Liberals Hype Banned Book Week When They are the Real Book Banners
Next week the left will be celebrating “the Freedom to Read” during Banned Book Week. In years past People for the American Way (PAW), a liberal political advocacy group, published a report on censorship and “book banning.” Actually, books are not being banned in America. Anybody can buy a so-called banned book on Amazon or the great used-book site Bookfinder.com where you can find books from all around the world.
“Find used books, out of print books, textbooks, rare books and new books for sale. Search hundreds of millions of books from over 100,000 booksellers and 60+ websites worldwide”
So why devote an entire week to the freedom to read when everybody has the freedom to read in the United States? It’s an attempt to portray conservatives as out of touch and suppressers of freedom.
Much of the hand wringing is over book selection in government schools. Parents are often disturbed to find that their children are reading material that they believe is inappropriate considering a child’s maturity and development levels.
Eric Buehrer, a former public-school teacher and president of Gateways to Better Education in Lake Forest, California, states that critics confuse “the issues of material selection and censorship. What used to be called discernment is now called censorship.”1 Why is it called “censorship” when parents apply standards for book selection for their children but called “meeting library standards” when librarians evaluate books to be placed in school libraries?
Judgments are constantly made as to what children should read and what books should appear on library shelves. Librarians appeal to “library standards” when selecting books, so why can’t parents? There is nothing wrong with having “standards.”
Unfortunately, these “library standards” are neither applied consistently in libraries and schools nor always reported in the same way by the press. It seems that when concerned parents voice objections to the content of books, they are said to be censors. But when books with Christian or conservative themes are refused by libraries or when teachers are denied the right to read a Bible silently during a reading period, we learn that the rejection is based upon the religious nature of the literature. Rarely are such actions by libraries and schools said to be “censorship” by even the strongest opponents of book banning.
Try getting a book into a school that questions the theory of evolution. See what happens when a professor “comes out” for questioning the science behind evolution. How many times have we heard that on certain subjects (e.g., global warming) “the debate is over”?
Public school textbooks are fertile ground for the seeds of willful historical deception. This is true censorship since the revisionism is being done by the government. A bookstore that refuses to carry a book or parents who question book selection are not engaged in censorship. Individuals cannot ban books; only government and their agents can.

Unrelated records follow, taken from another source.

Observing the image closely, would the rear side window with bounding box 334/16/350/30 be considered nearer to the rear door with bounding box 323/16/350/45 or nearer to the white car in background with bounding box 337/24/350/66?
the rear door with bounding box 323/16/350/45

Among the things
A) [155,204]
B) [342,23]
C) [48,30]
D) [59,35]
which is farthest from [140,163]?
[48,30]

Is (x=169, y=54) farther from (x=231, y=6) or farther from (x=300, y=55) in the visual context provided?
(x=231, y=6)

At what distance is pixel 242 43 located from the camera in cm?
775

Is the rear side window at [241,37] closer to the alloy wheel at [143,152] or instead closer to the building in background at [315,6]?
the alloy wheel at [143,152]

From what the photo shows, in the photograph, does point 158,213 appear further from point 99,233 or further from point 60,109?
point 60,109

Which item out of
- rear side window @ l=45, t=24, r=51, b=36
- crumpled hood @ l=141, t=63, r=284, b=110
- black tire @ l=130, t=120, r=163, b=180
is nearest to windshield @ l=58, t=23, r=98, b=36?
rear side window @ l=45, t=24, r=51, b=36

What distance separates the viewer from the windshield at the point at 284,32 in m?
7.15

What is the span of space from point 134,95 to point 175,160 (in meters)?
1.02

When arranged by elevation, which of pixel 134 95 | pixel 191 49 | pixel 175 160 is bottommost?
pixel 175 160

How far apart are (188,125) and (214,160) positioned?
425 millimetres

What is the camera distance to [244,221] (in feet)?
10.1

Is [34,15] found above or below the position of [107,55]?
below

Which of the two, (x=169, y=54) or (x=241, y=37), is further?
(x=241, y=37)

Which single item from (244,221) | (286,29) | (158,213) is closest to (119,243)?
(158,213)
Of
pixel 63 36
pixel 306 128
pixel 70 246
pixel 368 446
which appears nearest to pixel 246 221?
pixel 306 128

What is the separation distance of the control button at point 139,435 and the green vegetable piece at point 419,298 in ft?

Paul C. Vitz, professor of psychology at New York University, spent months of careful analysis of sixty textbooks used in elementary schools across the country. The study was sponsored by the National Institute on Education. The texts were examined in terms of their references to religion, either directly or indirectly. “In grades 1 through 4 these books introduce the child to U.S. society — to family life, community activities, ordinary economic transactions, and some history. None of the books covering grades 1 through 4 contain one word referring to any religious activity in contemporary American life.”2
Liberal groups have been involved in scrubbing the reading lists of government (public) schools for some time for content that they find offensive:
“Books such as JD Salinger’s Catcher in the Rye and Harper Lee’s To Kill a Mockingbird will be replaced by ‘informational texts’ approved by the Common Core State Standards.
“Suggested non-fiction texts include Recommended Levels of Insulation by the US Environmental Protection Agency, and the Invasive Plant Inventory, by California’s Invasive Plant Council.
“The new educational standards have the backing of the influential National Governors’ Association and the Council of Chief State School Officers, and are being part-funded by a grant from the Bill & Melinda Gates Foundation.”
Because the scrubbing is “done by the left, the media, also on the left, will go quietly along with it. This disrupts the entire balance of the book-banning ballet. When the left bans something, the MSM has no problem with it.”
When visitors at a Printer’s Row Literature Festival in Chicago were asked to choose from a selection of books from authors Glenn Beck, Sarah Palin, Ann Coulter, Andrew Breitbart, Ayn Rand, Michael Savage, Bill Clinton, Michael Moore, Karl Marx, Adolf Hitler and Barack Obama which books should be banned “participants overwhelming chose Sarah Palin who received 53 votes putting her at 36% overall, Glenn Beck at 23% and Ann Coulter at 22%.”